Im having them for the whole weekend next weekend for the meetup, im staying with chris and oscar!!!! ive booked them into a posh groomers in kensington to be spoilt, me and chris are having a chihuahua weekend!!!! i cant wait to see his oscar!!! i hope he likes my too!!

im starting to feel maybe my dogs know im soft and get away with murder before!!! not anymore, i know they are capable of being well behaved so thats it. its no more walk over mummy!!!!

its so nice to have met all these lovely people through our love of chihuahuas, its amazing!!! and people say you only meet stalkers and freaks on the net!!! my opion has totally changed!!!! i have made some grat friends!!! and it also means i can chihuahua chat with them instead of boring my other friends and family who dont understand the magical experience of owning a chihuahua!!!!

im picking them up permanently on the 19th of march to take them to my new home in peterborough. its not all finalised but i have told my estate agents i want a place the weekend before!!!!


i love that nevtex website. im ordering some rhinestines to accessorize the pattern or the harnesses you have told us chihuahua-people to do
they will look truly posh

i said i would make helens chihuahua's some aswell!!! i will have a huge waiting list soon!! for her 2 poodles, a pom, her sausage dog and now her future chi's!!!!

i cant thank you enough for getting me in contact with helen, she is a true chihuahua angel!!!!!

thanks so much donna!!! you saved my life recommending helen!!!
i'll post pics of my harnesses and coats soon, im still finishing off a coat for oscar!!!!! he's too small for bought coats so im making him one!!!
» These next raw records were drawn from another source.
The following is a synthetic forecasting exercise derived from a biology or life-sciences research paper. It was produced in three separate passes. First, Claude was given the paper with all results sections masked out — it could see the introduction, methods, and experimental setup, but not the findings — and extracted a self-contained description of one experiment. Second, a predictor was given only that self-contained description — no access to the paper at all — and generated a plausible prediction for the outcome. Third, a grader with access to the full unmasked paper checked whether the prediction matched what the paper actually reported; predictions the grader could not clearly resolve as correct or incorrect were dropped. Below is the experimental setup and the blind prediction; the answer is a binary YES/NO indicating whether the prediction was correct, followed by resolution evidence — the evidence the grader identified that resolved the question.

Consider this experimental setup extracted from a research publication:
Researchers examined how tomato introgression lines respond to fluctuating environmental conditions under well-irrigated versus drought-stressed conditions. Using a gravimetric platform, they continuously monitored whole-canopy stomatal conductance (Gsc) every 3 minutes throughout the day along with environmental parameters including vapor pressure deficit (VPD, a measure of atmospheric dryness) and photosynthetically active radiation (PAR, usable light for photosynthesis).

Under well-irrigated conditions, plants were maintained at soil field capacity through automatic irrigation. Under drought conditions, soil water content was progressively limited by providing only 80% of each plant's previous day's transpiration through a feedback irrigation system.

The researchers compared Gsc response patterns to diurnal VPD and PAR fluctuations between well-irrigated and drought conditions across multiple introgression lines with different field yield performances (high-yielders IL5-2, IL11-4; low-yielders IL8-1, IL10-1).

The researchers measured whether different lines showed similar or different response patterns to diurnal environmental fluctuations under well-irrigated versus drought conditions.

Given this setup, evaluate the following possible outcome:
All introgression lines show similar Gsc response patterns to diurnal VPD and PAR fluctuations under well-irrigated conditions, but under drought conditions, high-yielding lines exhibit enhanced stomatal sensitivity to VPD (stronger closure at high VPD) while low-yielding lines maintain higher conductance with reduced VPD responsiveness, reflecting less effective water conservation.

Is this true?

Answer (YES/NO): YES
im so excited for the meetup!!! only 7 days to go!!!!!!
wahoo!!!
jemma
ps please excuse the poor spelling!!! lol
:wave: 
:lol: 
8)


----------



## sullysmum (Mar 6, 2004)

Glad it all worked out for you with the babies, at the beginning i was tempted to have them myself but having unspayed girls wouldnt have been sensible with Bennie and my girls are all settled with each other now and know their place in the pack, thats why i asked Helen.How do you fix the rhinestones on your harness's?Take care x.


----------



## LondonChihuahua (Jul 3, 2004)

on the website you can buy some clasps that you put the stones in, here is the page for the clamps!!!
http://www.nevtex.co.uk/acatalog/1694.html

the pics are a bit blury on the above link, but the are the same as the ones on the US website i found earlier i believe,

heres the link for the US website s u can see a better pic of the clamps!!
http://www.mjtrim.com/catalog/product.aspx?product=03320&variant=BKDIAM-ALL

i think they are the same principle but on the US site the rhinestones and the clamp are all in one and on the UK site (nextev) they are separate and you need to clamp the rhinstones in yourself

check it out, i think are a great idea!!!

on the back of the clamps you can thread a needle though!!!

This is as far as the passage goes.